1. Bad laws are the worst sort of tyranny.
  2. To tax and to please, no more than to love and to be wise, is not given to men.
  3. The concessions of the weak are the concessions of fear.
  4. The use of force alone is but temporary. It may subdue for a moment; but it does not remove the necessity of subduing again: and a nation is not governed, which is perpetually to be conquered.
  5. Abstract liberty, like other mere abstractions, is not to be found.
  6. The march of the human mind is slow.
  7. Slavery they can have anywhere. It is a weed that grows in every soil.
  8. …A great empire and little minds go ill together.
  9. The people never give up their liberties but under some delusion.
  10. The greater the power, the more dangerous the abuse.
  11. To complain of the age we live in, to murmur at the present possessors of power, to lament the past, to conceive extravagant hopes of the future, are the common dispositions of the greatest part of mankind.
  12. When bad men combine, the good must associate; else they will fall, one by one, an unpitied sacrifice in a contemptible struggle.
  13. Tyrants seldom want pretexts.
  14. You can never plan the future by the past.

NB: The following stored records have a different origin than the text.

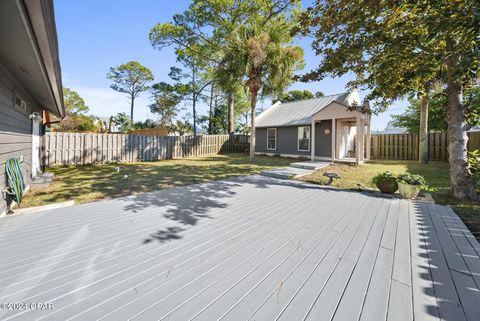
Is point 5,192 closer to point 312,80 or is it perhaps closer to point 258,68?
point 312,80

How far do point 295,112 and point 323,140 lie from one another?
11.6ft

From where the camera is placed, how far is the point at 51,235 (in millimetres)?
2768

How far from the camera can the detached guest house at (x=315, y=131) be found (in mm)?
11344

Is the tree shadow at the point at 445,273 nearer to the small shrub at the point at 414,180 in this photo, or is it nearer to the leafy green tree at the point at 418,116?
the small shrub at the point at 414,180

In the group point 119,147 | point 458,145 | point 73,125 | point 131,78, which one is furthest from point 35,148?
point 131,78

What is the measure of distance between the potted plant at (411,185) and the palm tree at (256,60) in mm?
8162

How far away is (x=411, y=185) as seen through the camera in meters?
4.93

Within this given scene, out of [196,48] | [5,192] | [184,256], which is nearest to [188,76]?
[196,48]

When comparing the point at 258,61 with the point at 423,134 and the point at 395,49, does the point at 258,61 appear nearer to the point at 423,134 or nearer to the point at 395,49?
the point at 395,49

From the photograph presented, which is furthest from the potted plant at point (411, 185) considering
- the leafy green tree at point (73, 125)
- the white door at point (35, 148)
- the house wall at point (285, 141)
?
the leafy green tree at point (73, 125)

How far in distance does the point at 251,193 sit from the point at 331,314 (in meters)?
3.83

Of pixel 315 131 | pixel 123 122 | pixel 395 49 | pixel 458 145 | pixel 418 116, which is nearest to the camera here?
pixel 395 49

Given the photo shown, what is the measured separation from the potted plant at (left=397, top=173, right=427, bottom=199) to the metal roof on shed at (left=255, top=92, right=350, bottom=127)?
29.7 ft

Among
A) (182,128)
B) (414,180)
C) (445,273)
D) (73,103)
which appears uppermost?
(73,103)
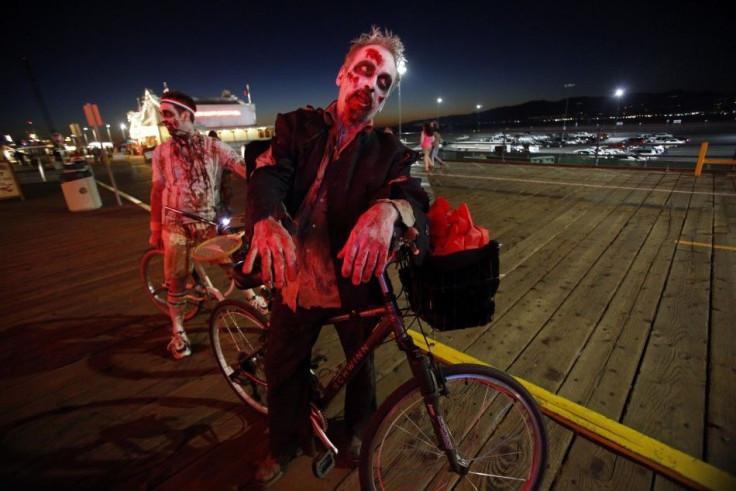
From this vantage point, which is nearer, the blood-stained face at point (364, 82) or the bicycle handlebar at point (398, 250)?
the bicycle handlebar at point (398, 250)

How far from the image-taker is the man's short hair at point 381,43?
145cm

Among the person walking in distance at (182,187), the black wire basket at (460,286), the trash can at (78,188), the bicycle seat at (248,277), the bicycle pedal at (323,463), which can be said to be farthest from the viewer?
the trash can at (78,188)

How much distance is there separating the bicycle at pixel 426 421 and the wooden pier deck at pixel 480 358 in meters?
0.25

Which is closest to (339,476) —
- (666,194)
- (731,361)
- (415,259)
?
(415,259)

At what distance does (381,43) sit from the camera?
4.75 feet

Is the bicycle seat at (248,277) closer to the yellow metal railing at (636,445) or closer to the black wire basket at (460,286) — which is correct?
the black wire basket at (460,286)

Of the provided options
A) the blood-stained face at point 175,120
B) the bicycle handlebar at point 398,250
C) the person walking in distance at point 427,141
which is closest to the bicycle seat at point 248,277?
the bicycle handlebar at point 398,250

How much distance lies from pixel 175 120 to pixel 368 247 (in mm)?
2378

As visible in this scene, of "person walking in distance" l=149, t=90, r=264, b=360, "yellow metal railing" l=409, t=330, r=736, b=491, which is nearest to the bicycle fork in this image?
"yellow metal railing" l=409, t=330, r=736, b=491

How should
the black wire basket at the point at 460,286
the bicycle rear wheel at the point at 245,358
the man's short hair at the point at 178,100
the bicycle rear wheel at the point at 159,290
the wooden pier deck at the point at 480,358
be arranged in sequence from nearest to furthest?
the black wire basket at the point at 460,286 → the wooden pier deck at the point at 480,358 → the bicycle rear wheel at the point at 245,358 → the man's short hair at the point at 178,100 → the bicycle rear wheel at the point at 159,290

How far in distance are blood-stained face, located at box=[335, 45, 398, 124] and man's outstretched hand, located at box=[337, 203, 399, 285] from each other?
59cm

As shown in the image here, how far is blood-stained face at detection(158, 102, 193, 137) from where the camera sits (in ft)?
8.34

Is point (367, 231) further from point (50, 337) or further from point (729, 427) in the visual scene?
point (50, 337)

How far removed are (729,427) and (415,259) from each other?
2.53 metres
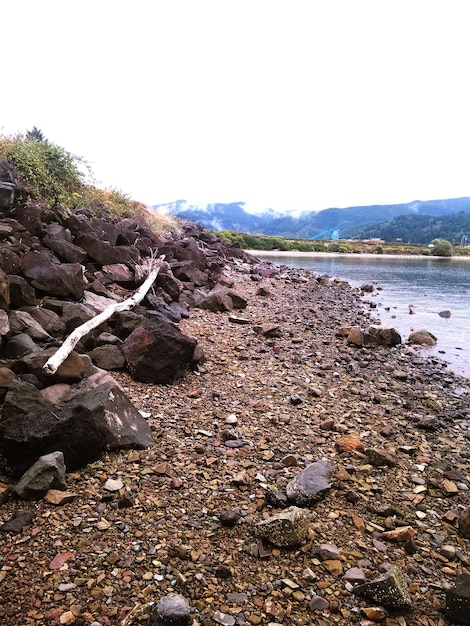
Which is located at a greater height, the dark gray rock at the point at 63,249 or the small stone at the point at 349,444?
the dark gray rock at the point at 63,249

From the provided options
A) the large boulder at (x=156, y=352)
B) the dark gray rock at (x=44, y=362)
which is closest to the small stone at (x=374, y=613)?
the dark gray rock at (x=44, y=362)

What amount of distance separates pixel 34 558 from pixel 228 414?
260 centimetres

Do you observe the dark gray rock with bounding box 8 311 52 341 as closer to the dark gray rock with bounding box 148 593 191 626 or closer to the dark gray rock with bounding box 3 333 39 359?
the dark gray rock with bounding box 3 333 39 359

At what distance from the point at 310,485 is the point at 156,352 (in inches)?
106

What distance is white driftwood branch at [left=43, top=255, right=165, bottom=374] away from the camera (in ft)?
13.2

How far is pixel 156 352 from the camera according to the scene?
5.32m

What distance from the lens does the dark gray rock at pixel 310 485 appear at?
10.7ft

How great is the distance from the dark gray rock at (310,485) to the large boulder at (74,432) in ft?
4.51

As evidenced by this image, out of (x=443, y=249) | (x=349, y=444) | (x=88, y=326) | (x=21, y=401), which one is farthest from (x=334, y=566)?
(x=443, y=249)

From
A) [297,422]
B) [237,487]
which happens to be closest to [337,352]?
[297,422]

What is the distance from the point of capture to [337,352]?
8297mm

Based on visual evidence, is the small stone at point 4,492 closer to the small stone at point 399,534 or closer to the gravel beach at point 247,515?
the gravel beach at point 247,515

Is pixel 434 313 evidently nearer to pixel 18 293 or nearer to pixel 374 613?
pixel 18 293

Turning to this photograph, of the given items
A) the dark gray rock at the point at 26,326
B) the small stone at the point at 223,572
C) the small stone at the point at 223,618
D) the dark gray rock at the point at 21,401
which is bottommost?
the small stone at the point at 223,618
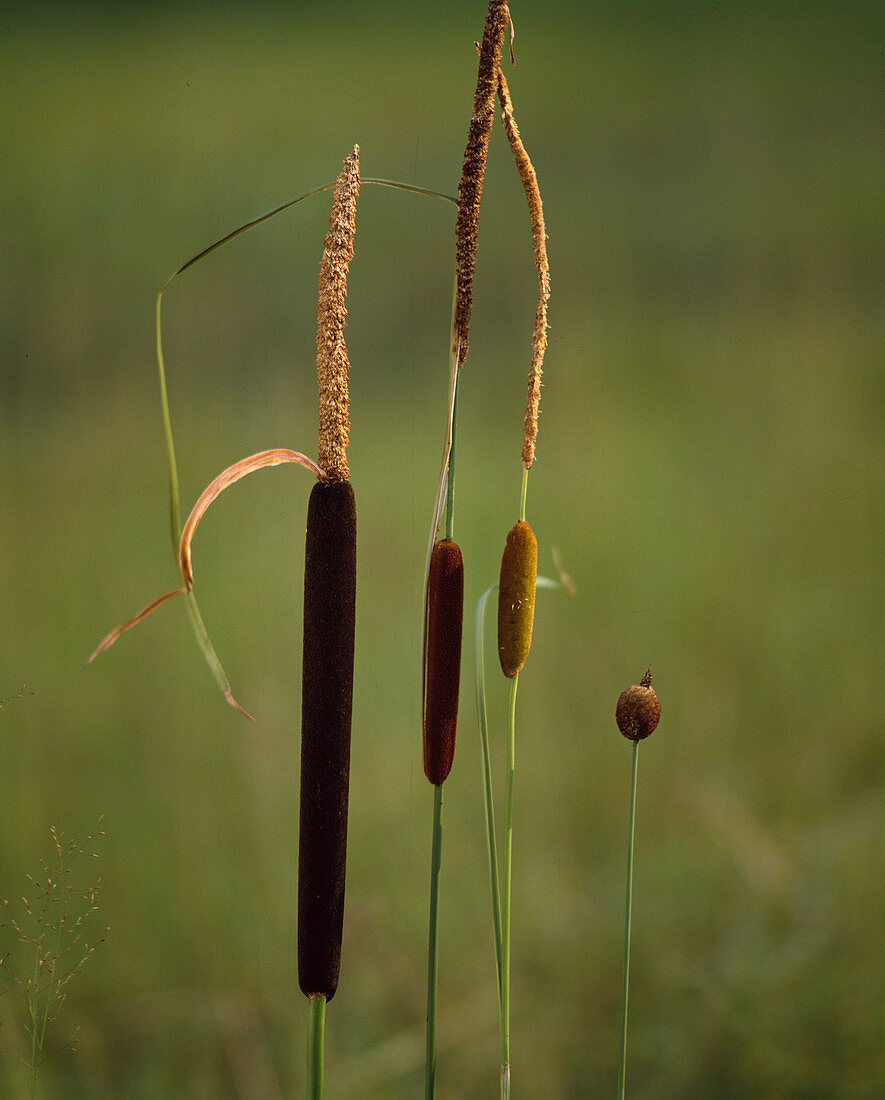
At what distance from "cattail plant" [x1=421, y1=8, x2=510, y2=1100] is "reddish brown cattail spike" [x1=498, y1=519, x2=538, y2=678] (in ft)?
0.12

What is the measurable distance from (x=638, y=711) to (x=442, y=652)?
0.14 meters

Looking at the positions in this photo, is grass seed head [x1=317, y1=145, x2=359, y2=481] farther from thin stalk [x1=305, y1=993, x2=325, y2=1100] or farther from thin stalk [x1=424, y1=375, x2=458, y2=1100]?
thin stalk [x1=305, y1=993, x2=325, y2=1100]

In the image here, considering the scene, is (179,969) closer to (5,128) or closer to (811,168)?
(5,128)

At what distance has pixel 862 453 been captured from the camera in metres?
0.88

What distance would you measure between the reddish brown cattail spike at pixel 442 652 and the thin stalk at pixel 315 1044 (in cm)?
15

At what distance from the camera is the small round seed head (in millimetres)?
598

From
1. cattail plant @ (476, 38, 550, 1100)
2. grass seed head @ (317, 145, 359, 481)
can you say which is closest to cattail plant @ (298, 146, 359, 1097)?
grass seed head @ (317, 145, 359, 481)

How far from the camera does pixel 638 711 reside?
1.96ft

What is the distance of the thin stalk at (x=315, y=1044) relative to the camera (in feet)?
1.72

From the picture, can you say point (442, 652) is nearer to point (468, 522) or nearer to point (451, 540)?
point (451, 540)

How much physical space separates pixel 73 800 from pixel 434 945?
404 mm

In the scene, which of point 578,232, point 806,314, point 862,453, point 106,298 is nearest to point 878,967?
point 862,453

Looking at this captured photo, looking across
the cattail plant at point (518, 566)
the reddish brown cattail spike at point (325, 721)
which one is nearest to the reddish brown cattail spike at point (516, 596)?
the cattail plant at point (518, 566)

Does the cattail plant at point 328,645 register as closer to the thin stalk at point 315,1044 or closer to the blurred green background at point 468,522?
the thin stalk at point 315,1044
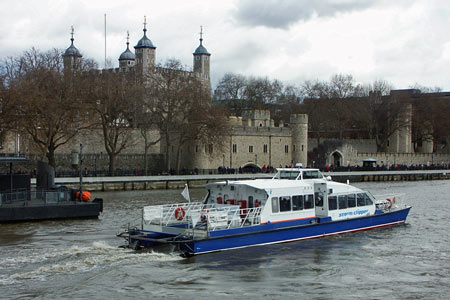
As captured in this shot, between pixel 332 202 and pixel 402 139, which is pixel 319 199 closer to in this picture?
pixel 332 202

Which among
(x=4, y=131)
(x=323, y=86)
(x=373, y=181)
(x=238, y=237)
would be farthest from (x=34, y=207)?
(x=323, y=86)

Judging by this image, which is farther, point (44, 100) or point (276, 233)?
point (44, 100)

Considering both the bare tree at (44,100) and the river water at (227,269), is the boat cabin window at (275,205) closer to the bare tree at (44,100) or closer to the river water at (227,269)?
the river water at (227,269)

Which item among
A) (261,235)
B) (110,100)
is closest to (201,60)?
(110,100)

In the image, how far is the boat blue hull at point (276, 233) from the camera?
21797 mm

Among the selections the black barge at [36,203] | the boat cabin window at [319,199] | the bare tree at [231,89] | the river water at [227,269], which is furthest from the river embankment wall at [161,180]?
the bare tree at [231,89]

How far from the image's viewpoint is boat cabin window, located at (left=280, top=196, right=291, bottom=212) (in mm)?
24812

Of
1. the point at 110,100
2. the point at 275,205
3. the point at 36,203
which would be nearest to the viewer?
the point at 275,205

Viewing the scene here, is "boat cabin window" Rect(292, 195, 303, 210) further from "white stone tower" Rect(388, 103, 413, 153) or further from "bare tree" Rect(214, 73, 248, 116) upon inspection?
"bare tree" Rect(214, 73, 248, 116)

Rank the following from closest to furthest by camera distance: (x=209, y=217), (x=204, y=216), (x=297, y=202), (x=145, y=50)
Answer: (x=209, y=217) → (x=204, y=216) → (x=297, y=202) → (x=145, y=50)

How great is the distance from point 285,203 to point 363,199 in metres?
5.42

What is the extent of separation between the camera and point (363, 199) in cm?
2862

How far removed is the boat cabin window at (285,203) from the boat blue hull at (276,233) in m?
0.61

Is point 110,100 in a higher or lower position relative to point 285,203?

  15. Man is by his constitution a religious animal.
  16. It is a general popular error to imagine the loudest complainers for the public to be the most anxious for its welfare.
  17. A state without the means of some change is without the means of its conservation.
  18. Learning will be cast into the mire, and trodden down under the hoofs of a swinish multitude.
  19. Superstition is the religion of feeble minds.
  20. Good order is the foundation of all good things.
  21. Laws, like houses, lean on one another.
  22. The writers against religion, whilst they oppose every system, are wisely careful never to set up any of their own.
  23. Example is the school of mankind, and they will learn at no other.
  24. Liberty, too, must be limited in order to be possessed.
  25. If any ask me what a free government is, I answer, that for any practical purpose, it is what the people think so.
  26. Among a people generally corrupt, liberty cannot long exist.
  27. Nothing is so fatal to religion as indifference, which is, at least, half infidelity.
  28. Those who have been once intoxicated with power, and have derived any kind of emolument from it, even though but for one year, can never willingly abandon it.